SUMBER:
☆ ☆ ☆ ☆ ☆
Pengalaman penulis selama belajar dan mengabdi di Madrasah Muallimin Muallimat 6 tahun (MMA) Tambakberas dan, mungkin juga pengalaman teman-teman yang lain, tidak bisa dilepaskan dari kesan bahwa, MMA adalah Madrasah yang memiliki keunikan dan ciri khas tersendiri. Bahkan penulis sering mendengar dari sebagian guru MMA yang memiliki jam mengajar di tempat lain bahwa, di MMA suasananya memang lain dari yang lain.
MMA merupakan tempat dimana hubungan antara guru dan siswa/murid terjalin akrab, atas dasar saling menghormati, yang dilandasi oleh kesopanan dan tata krama, yang tidak kaku dan penuh ketegangan. Disamping itu, hubungan antar guru dan juga dengan staf pegawai, terjalin dengan penuh keakraban dalam suasana egaliter, penuh kekeluargaan. Baik antar guru yang sudah lama, maupun guru yang masih baru. Suasana seperti itu mungkin agak sulit ditemukan di madrasah atau sekolah lain.
MMA bagi sebagian orang, mungkin saja dianggap sebagai Madrasah yang ketat dalam sistem pembelajarannya, terutama pada aspek penilaian (evaluasi)-nya, yang lebih menitik beratkan pada segi kualitas (kemampuan siswa) berupa nilai murni, bukan kuantitas (nilai yang dibatasi Kriteria Ketuntasan Minimal/KKM).
☆ ☆ ☆ ☆ ☆
DATA YANG DIBERIKAN:
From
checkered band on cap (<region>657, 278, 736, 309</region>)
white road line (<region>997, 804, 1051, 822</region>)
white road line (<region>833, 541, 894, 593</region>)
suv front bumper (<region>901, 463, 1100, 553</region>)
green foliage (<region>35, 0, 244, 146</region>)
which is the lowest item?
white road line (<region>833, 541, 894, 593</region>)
☆ ☆ ☆ ☆ ☆
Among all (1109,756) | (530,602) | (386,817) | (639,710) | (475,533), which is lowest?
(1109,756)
☆ ☆ ☆ ☆ ☆
PETUNJUK:
A. Tampilkan tanpa perubahan bagian teks tentang MMA Tambakberas yang dibuka dengan kata-kata berisi "MMA bagi sebagian" dan ditutup dengan "Kriteria Ketuntasan Minimal/KKM).".
B. Pilih setiap baris dalam data yang mengandung kata "which", lalu salin baris-baris itu.
Teks tentang MMA Tambakberas dan data di atas berasal dari sumber yang berbeda.

JAWABAN LENGKAP:
A.
MMA bagi sebagian orang, mungkin saja dianggap sebagai Madrasah yang ketat dalam sistem pembelajarannya, terutama pada aspek penilaian (evaluasi)-nya, yang lebih menitik beratkan pada segi kualitas (kemampuan siswa) berupa nilai murni, bukan kuantitas (nilai yang dibatasi Kriteria Ketuntasan Minimal/KKM).

B.
which is the lowest item?
Among all (1109,756) | (530,602) | (386,817) | (639,710) | (475,533), which is lowest?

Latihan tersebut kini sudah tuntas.